No “merger”, but “harmonization” between CBC and Radio-Canada, says its president Catherine Tait

No “merger”, but “harmonization” between CBC and Radio-Canada, says its president Catherine Tait
No “merger”, but “harmonization” between CBC and Radio-Canada, says its president Catherine Tait

OTTAWA – The rapprochement between Radio-Canada and CBC will not be to the detriment of the French-speaking sector, swears its president Catherine Tait, who speaks of a “harmonization” rather than a “merger” between the two sectors.

“The questioning of the merger of the two services is not at all in our thoughts. We are talking about harmonizing services or technologies, platforms, this type of solution. We don’t talk about the content, it’s not on the table at all,” Catherine Tait assured MPs in a parliamentary committee in Ottawa on Tuesday.

“For me, merging means pooling our services. Harmonizing means working together and finding solutions together,” she added to the media after her appearance.

La Presse reported last week that senior management at CBC/Radio-Canada was working on a transformation plan that involves pooling resources from the English and French services. It is not excluded or decided that the programming and management will be affected, reported the Quebec daily.
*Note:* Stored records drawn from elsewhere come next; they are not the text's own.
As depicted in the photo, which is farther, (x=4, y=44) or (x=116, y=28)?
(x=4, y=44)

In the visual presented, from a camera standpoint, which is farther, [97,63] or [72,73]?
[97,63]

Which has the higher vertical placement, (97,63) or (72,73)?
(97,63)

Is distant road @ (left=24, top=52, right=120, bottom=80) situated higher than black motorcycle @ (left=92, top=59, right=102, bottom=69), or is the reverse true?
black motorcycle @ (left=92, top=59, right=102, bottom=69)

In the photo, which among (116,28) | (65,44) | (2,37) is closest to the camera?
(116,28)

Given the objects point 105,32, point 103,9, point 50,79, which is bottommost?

But in committee on Wednesday, Catherine Tait refuted that there could be an impact on programming and management in such a scenario.

“The editorial independence of CBC and Radio-Canada remains a fundamental principle of our services (…) I swear to you that the strength of Radio-Canada and the importance of Radio-Canada for the French fact and the French language remain heart of all our reflections,” she maintains.

The state-owned company already shares several elements such as the finance department, equipment, infrastructure and human resources. So what sectors, besides programming and content, could be brought together, asked curator Tom Kmiec? The vice-president of the state corporation, Marco Dubé and Catherine Tait, in turn mentioned technologies, the web platform and even production systems as examples of sectors.

“There remain several places in the organization where we could work more closely, which is not programming,” believes Mr. Dubé.

There is also no question of having a single manager for the French and English-speaking service, Catherine Tait confirmed to the media.

The model of stations outside Quebec “is the perfect example of how CBC and Radio-Canada can collaborate,” says Marco Dubé.

“If we are able to offer services in French in communities outside Quebec, it is because we are able to make the most of resources in stations where French-speaking and English-speaking people work side by side. others to produce programming that is entirely distinct, independent and different and that adequately meets the needs of the markets. »

Minister of Canadian Heritage Pascale St-Onge must review the financial structure, governance and mandate of Radio-Canada, while a new manager must be appointed with Catherine Tait who will leave in 2025.

“There is no way that French-language programming, whether in Quebec or outside Quebec, should or will be affected by any modernization of CBC/Radio-Canada. They have obligations under their mandates, and then they will continue to respect it,” the minister told the media on Tuesday.